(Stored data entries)
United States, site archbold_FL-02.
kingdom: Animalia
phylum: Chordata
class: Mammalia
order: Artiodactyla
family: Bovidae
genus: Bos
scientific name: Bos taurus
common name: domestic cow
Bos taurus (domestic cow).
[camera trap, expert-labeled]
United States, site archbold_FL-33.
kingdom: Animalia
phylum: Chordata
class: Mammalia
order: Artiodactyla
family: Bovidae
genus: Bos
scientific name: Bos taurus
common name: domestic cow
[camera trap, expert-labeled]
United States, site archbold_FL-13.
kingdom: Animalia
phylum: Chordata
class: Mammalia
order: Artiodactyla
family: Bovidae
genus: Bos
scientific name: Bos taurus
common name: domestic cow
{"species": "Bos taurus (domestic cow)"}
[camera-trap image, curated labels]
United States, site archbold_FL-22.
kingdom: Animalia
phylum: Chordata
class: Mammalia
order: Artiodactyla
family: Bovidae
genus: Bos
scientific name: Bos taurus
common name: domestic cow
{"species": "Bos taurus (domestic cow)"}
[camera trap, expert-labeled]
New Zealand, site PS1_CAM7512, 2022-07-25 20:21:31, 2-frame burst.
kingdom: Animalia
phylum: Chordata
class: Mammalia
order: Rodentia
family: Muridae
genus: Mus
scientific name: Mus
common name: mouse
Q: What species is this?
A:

What is expected » When a line in the data above contains the string "United", copy that line.

Output of the exercise »
United States, site archbold_FL-02.
United States, site archbold_FL-33.
United States, site archbold_FL-13.
United States, site archbold_FL-22.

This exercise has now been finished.